I moved house and started to commute by bike and found anorak less useful (entering details for new cell towers as you pedal along is likely to get you a Darwin award).
So, I moved on to GPS based stuff: http://launchpad.net/johnjohn
johnjohn needs more work + there are some neat things that could be done to combine ideas from anorak.
Funny, that...I'd just been musing about the utility of a device capable of taking...err, specified actions based on GPS coordinates in a more...umm...well, *intimate* context just a few weeks ago.
Now it sounds like someone's done the heavy lifting for me.
Optus in Australia launched its MyZooNow 3G interface with a similar feature set just over three years ago (using Bullant - now xumii technology). MyZooNow had a 'modes' feature that allowed users to set many application preferences. Mode changes were triggered in response to a location change or more simple date/time rules. Typically, a 'home' and 'work' mode was defined - the idea being that at home you have the footie and at work the footsie.
The base Bullant platform could also trigger ad displays as well as launch applications as a result of a location change. I also recall that Psiloc had a similar S60 product in the market 3 years ago. Indeed, my current company sells a rules based engine for S60 where complex rules can be created to do the same thing.
Nothing new here from what I can see.
"It's hard to imagine when one might want an alarm to notify arrival at a specific place - one is usually already aware of such a thing"
You mean, people using mobile phones have started looking where they're going?
As others have said, this is a very old idea, implemented in various different ways previously (with or without GPS).

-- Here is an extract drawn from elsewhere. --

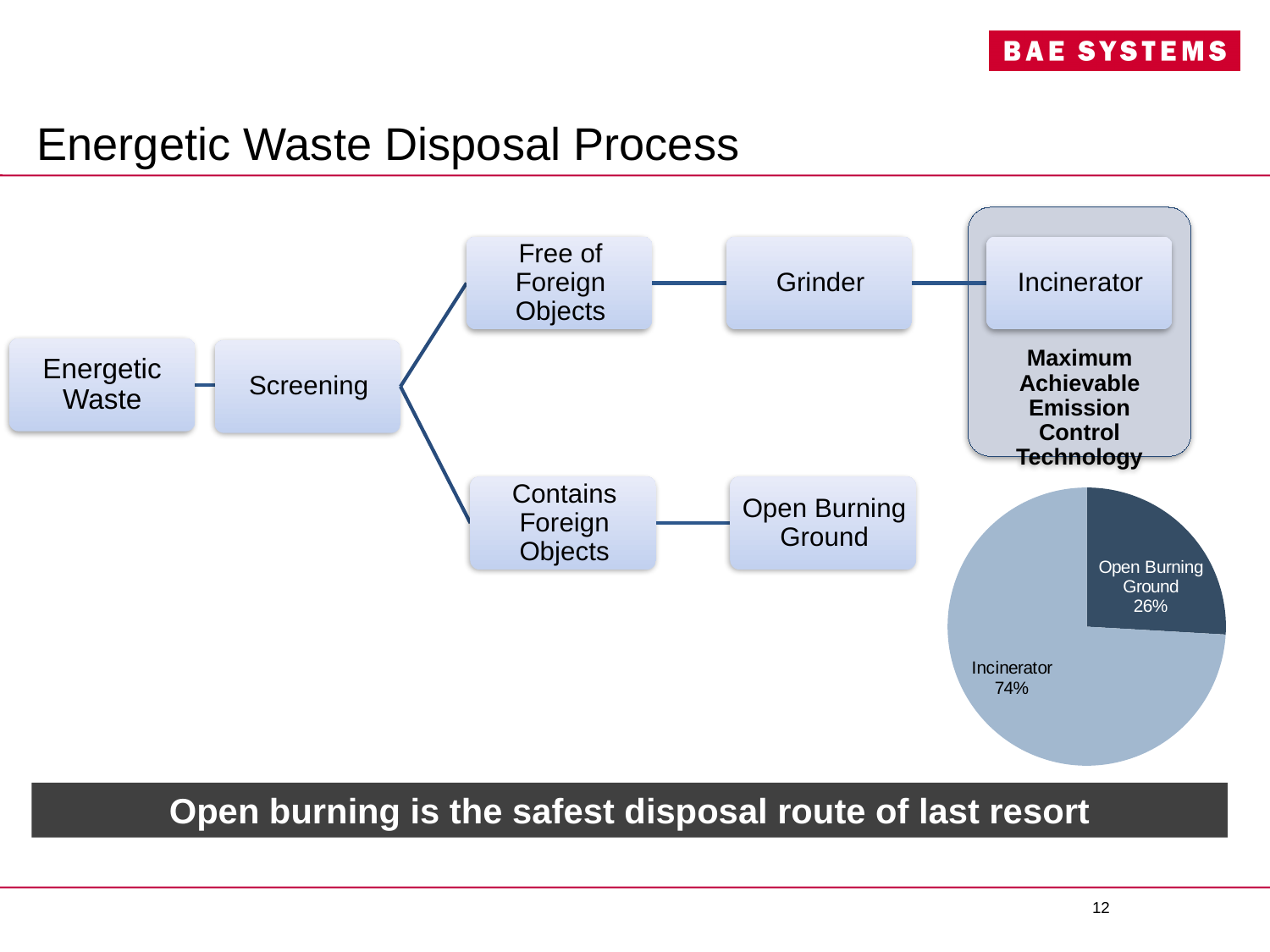
What is the difference in percentage points between the Incinerator and Open Burning Ground slices? 48 What share of the pie chart is labelled Incinerator? 74% Is the Open Burning Ground share greater or less than 50%? less Which is larger in the pie chart, Incinerator or Open Burning Ground? Incinerator Is the Incinerator share greater or less than 50%? greater Which slice of the pie chart is the largest? Incinerator What kind of chart is shown on the slide? pie chart What share of the pie chart is labelled Open Burning Ground? 26% How many slices does the pie chart have? 2 Which slice of the pie chart is drawn in the darker colour? Open Burning Ground Which slice of the pie chart is the smallest? Open Burning Ground What is the total of the two slices in the pie chart? 100%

More to the point, it's a gimmick in the same way that all these things turn out to be gimmicks, because the technology isn't ready or reliable enough to be put to serious use. Constant location-aware services on any device mean constant battery drain, which soon adds up to a far greater inconvenience than that resolved by whatever trivial task is being performed. It's also unreliable, since GPS signals are regularly lost or unavailable, meaning you can never rely on the feature at any given moment anyway (even while it continues to suck your battery dry).
The killer app of GPS is TomTom, and only that.